TASK DESCRIPTION
Find every line in the entries below that contains the word "position", and copy each of those lines in full.

====

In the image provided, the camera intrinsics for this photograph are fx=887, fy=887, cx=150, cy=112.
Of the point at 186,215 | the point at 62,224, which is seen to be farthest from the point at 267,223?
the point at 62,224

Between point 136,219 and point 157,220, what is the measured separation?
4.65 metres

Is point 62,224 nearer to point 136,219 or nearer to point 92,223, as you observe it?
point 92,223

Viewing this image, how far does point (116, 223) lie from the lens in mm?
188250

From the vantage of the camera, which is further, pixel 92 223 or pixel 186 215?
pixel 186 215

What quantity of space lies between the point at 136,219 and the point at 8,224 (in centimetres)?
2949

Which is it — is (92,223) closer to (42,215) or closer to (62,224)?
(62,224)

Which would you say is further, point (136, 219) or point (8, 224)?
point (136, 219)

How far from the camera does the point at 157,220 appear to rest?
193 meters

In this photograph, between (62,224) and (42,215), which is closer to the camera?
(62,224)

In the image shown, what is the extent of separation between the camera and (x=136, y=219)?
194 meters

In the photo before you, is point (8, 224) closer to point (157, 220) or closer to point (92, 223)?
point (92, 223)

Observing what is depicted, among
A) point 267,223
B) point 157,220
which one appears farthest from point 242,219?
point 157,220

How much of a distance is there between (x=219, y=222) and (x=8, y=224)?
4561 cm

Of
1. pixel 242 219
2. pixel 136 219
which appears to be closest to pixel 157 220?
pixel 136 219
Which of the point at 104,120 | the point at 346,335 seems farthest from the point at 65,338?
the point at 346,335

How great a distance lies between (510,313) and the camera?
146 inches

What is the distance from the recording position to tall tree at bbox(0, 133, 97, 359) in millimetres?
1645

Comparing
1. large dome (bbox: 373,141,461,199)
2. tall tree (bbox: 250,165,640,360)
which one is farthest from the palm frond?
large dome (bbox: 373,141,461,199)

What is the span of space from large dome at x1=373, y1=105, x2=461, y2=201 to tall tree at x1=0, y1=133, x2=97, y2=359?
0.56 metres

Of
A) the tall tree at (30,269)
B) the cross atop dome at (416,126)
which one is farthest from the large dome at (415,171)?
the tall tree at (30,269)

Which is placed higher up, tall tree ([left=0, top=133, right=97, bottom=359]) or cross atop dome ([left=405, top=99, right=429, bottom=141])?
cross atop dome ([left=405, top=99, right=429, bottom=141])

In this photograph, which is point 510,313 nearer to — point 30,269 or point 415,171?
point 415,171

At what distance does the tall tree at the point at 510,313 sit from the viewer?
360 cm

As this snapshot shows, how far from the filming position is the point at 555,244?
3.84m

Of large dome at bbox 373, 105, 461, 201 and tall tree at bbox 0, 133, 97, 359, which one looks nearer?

====

THE OUTPUT
What is the distance from the recording position to tall tree at bbox(0, 133, 97, 359) in millimetres?
As this snapshot shows, how far from the filming position is the point at 555,244?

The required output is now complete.